One interesting detail about the design of the book itself bothered me: All the sample code is displayed through screenshots from Flex Builder. In other words, a ton of text in this book is displayed as images. Sadly, this makes all the code slightly blurry because the regular book text is printed at a much higher quality. Additionally, for some particularly long lines of code, rather than breaking each statement across multiple lines, they simple scaled some of the screenshots down to smaller size. This makes the text absolutely tiny. Anyone with poor vision will only get frustrated trying to read the many of the MXML samples.

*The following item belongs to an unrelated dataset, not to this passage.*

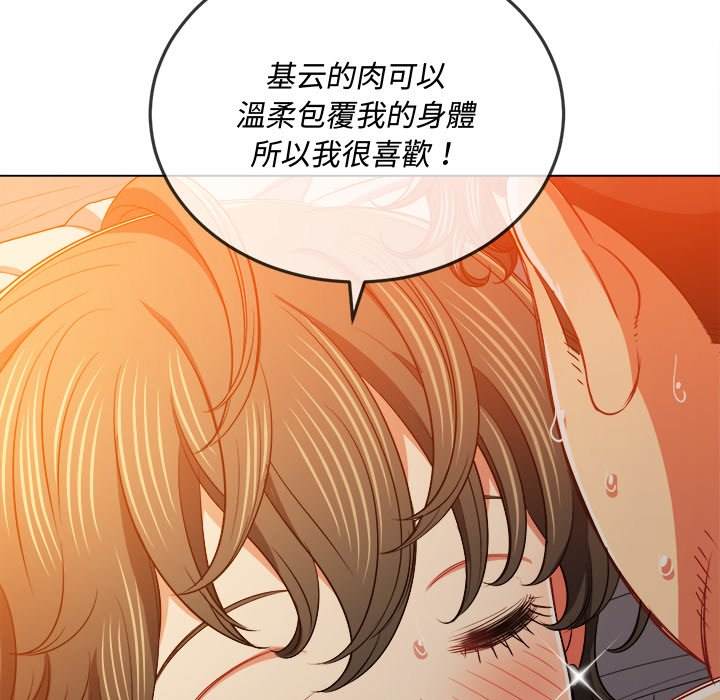 119P - 恶女勾勾缠/难缠小恶女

In most chapters, the examples are presented through simple Flex applications. Unfortunately, I believe this pulls the focus of the book away from design and the tools available for designers targeting Flex, and it presents a lot of ActionScript that doesn’t influence the design in any way. Friends of ED, O’Reilly, and other publishing companies already have entire books introducing ActionScript. It seems to me that most of the code should be skipped to really focus on things designers can do to enhance rich applications. More time could have been spent on building content in Flash CS3 or other designer-friendly apps and bringing those designs over to Flex Builder. Similarly, some tricks for making skins completely transform components in new ways would really energize the Flex community. I remember the first time I learned how to exploit background images combined with padding in CSS to add icons and other flare to HTML. For something so simple, I was excited because it was looking at a problem from a direction I would never have considered. Nothing like the CSS design revolution of the HTML world has influenced Flex yet. Projects like Degrafa are starting to change things, but the book provides no evidence of this project’s interesting new take on Flex design.

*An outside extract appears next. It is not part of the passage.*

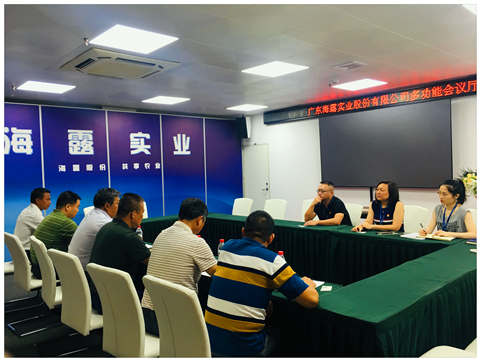 122cc太阳集成游戏(中国)有限公司官网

I can’t recommend Foundation Flex for Designers. With the focus of design inherent in the title, I expected some real new approaches to design for Flex that would provide ways to skin components that aren’t immediately obvious (and maybe even do things in ways that Adobe didn’t expect). Instead, I got a rehash of the same old stuff that appears in other Flash and Flex books. All the Flex and ActionScript basics are available in book form now. Publishers need to begin branching out to more specialized areas. Most disturbing, for me, is the fact that the skin designs presented in the book are so poor that it seems difficult for even an experienced designer to pick up Flex-related skills. I see many readers spending their entire time critiquing the ugly screenshots instead of reading and learning.